> _Given task 1_
Return everything in the listing from its first line down to the line containing "68L48 78H65V75H72L75 68H79V55H65V58H55V61H48L41", including both ends, reproduced line for line without changes.

Reference is made to the stock exchange release from NEXT Biometrics Group ASA
("NEXT" or the "Company") published yesterday regarding the contemplated private
placement of new shares in the Company.
The Company announces today that it has raised approximately NOK 165 million in
gross proceeds through a private placement consisting of 1,240,000 new shares (the
"New Shares") at a price of NOK 133 per share (the "Private Placement"). The Private
Placement took place through an accelerated bookbuilding process after close of
markets yesterday. The Private Placement, which was multiple times oversubscribed,
attracted strong interest from both existing shareholders as well as new high quality
institutional investors.
The net proceeds from the Private Placement will be used to invest in increased flexible
sensor production capacity, further smart card related R&D and general corporate
purposes.
The New Shares will be delivered to the applicant's VPS account on a delivery versus
payment basis on the settlement date, which is expected to be on or about 9 May 2016.
The New Shares are tradable upon notification of the registration of the share capital
increase pertaining to the Private Placement with the Norwegian Register of Business
Enterprises, which is expected on or about 6 May 2016.
The New Shares will be issued based on a Board authorisation granted by the
Company's extraordinary general meeting on 2 November 2015. Following registration
of the new share capital pertaining to the Private Placement, the Company will have an
issued share capital of NOK 14,751,855, divided into 14,751,855 shares, each with a par
value of NOK 1.00.
The share issuance was carried out as a private placement in order to complete a
transaction and without the significant discount typically seen in rights issues, and also
for the Company to be able to complete a transaction in today's market conditions. The
Private Placement constitutes less than 10 per cent of the issued and outstanding
shares in the Company and is resolved on the basis of an authorisation to the Board of
Directors granted by the Company's general meeting and which explicitly allows the
Board of Directors to deviate from the shareholders' pre-emptive rights. The number of
institutional investors in the Company will be increased through the Private Placement
and the Company will thus achieve a strengthened shareholder base. As a consequence
of the private placement structure, the shareholders' preferential rights were deviated
from.

> _Given task 2_
In the private placement announcement, at what price per share were the new shares placed?

Collection entries

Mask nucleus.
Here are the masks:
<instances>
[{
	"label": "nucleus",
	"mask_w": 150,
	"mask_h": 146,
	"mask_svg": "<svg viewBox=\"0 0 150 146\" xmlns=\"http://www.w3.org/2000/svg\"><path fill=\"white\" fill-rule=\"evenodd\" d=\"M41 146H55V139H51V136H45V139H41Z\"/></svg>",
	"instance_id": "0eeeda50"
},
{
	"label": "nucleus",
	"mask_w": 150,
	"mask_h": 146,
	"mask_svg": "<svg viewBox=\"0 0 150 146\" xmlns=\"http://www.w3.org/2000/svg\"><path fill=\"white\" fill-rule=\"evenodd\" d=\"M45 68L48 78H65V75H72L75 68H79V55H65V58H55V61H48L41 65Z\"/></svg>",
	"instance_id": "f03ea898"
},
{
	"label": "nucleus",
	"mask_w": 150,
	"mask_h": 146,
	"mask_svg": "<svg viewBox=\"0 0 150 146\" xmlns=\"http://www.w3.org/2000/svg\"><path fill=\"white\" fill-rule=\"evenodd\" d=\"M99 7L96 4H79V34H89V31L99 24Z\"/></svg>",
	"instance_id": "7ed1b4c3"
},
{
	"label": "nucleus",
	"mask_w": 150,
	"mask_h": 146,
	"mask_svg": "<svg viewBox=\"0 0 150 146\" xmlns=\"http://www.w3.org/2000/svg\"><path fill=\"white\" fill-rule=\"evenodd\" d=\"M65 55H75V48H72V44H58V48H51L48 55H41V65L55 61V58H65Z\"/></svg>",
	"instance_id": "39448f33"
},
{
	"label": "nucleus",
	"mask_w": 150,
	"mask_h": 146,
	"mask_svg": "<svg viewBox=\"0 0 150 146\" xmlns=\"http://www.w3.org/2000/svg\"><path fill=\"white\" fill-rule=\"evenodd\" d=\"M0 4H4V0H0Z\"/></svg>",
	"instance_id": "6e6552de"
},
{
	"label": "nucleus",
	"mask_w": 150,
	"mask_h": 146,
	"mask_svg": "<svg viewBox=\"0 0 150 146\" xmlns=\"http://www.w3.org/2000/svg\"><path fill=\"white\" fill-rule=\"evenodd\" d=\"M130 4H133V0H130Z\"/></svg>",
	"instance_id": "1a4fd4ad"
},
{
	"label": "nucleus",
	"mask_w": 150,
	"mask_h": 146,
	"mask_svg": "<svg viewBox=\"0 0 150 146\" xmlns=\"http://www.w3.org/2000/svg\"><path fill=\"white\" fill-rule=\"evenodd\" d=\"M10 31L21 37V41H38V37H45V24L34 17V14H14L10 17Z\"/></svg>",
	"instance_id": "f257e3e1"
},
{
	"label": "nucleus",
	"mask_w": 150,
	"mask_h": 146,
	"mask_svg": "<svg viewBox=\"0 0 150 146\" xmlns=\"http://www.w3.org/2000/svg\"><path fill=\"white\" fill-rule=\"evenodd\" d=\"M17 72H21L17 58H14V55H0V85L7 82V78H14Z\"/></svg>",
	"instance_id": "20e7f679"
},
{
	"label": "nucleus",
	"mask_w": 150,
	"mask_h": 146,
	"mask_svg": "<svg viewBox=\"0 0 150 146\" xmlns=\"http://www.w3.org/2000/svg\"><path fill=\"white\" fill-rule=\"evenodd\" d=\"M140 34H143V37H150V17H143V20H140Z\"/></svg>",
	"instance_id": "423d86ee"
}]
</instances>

> _Task solution 1_
Mask nucleus.
Here are the masks:
<instances>
[{
	"label": "nucleus",
	"mask_w": 150,
	"mask_h": 146,
	"mask_svg": "<svg viewBox=\"0 0 150 146\" xmlns=\"http://www.w3.org/2000/svg\"><path fill=\"white\" fill-rule=\"evenodd\" d=\"M41 146H55V139H51V136H45V139H41Z\"/></svg>",
	"instance_id": "0eeeda50"
},
{
	"label": "nucleus",
	"mask_w": 150,
	"mask_h": 146,
	"mask_svg": "<svg viewBox=\"0 0 150 146\" xmlns=\"http://www.w3.org/2000/svg\"><path fill=\"white\" fill-rule=\"evenodd\" d=\"M45 68L48 78H65V75H72L75 68H79V55H65V58H55V61H48L41 65Z\"/></svg>",

> _Task solution 2_
NOK 133 per share.